SAS / Hongkonglu Üç Dul / Gerard De Villiers

Hongkonglu Üç DulHongkonglu Üç Dul

Hongkonglu Üç Dul’dan…

Dev gibi üç makine, yanıp sönen renkli küçük lambalar, hafif bir uğultu… Cihazların her biri aşağı yukarı dokuz metre uzunluğunda, üç metre yüksekliğindeydi. Yirmi dört saat durmaksızın çalışıyorlardı. Her cihazın önünde oturan operatörleri, koca metal yığınının arasında ufacık gözüküyordu. Cihazların kumanda tuşları bir Boeing’inki kadar karmaşıktı.

Koskoca salonda, duvar boyunca sıralanmış makinelerin hafif gürültüsünden başka ses duyulmuyordu. Tavanla duvarlar, iç ve dış sesleri emen ses geçirmez bir kaplamayla kaplanmıştı.

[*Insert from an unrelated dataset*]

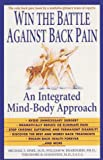 Win the Battle Against Back Pain, Michael S. Sinel and William W. Deardorff, 0440507057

Malko bu madeni canavarların önünde tarif edilmez bir sıkıntı duydu. CIA şeflerinden Frank Thorpe sanki onun ne düşündüğünü tahmin etmiş gibi bir açıklamada bulundu:

Bu bilgisayar özellikle gürültüden tiksiniyor. On beş desibelden yüksek bir ses ortamında çalıştırıldıklarında, hassas elektronik devrelerin çabucak bozulduğunu farkettik. IBM şirketi de bizim için ses geçirmeyen bu kaplamayı yaptı. Burada, her dört saatte bir operatörleri değiştirmek zorundayız. Yoksa ciddi ruhsal bozukluklar gösteriyorlar.

Malko, klavyenin önünde bir matbaa dizgicisini andıran adama baktı.

Ne diye getirdiniz beni buraya? Bunlar insanın içini karartıyor.

Washington’un banliyösü Langley’de,

Merkezi Haberalma Örgütü‘nün A Binasının üçüncü bodrum katında bulunuyorlardı. Bilgisayar salonunun kapısında, içeriye servis şeflerinin dışında kimseyi sokmayan iki muhafız bekliyordu.

Sizi “Max”ı, yani dünyanın en modern bilgisayarını tanıtmak için çağırdım, dedi Thorpe. Dünyada 9000 serisinden sadece iki büyük bilgisayar var. Biri bu, diğeri de Pentagon’da. Burayı kaplayan bu üç cihazdan ilki aylar ya da yıllar boyunca kodlanmış bilgileri emer.

Frank Thorpe ikinci cihaza doğru birkaç adım attı.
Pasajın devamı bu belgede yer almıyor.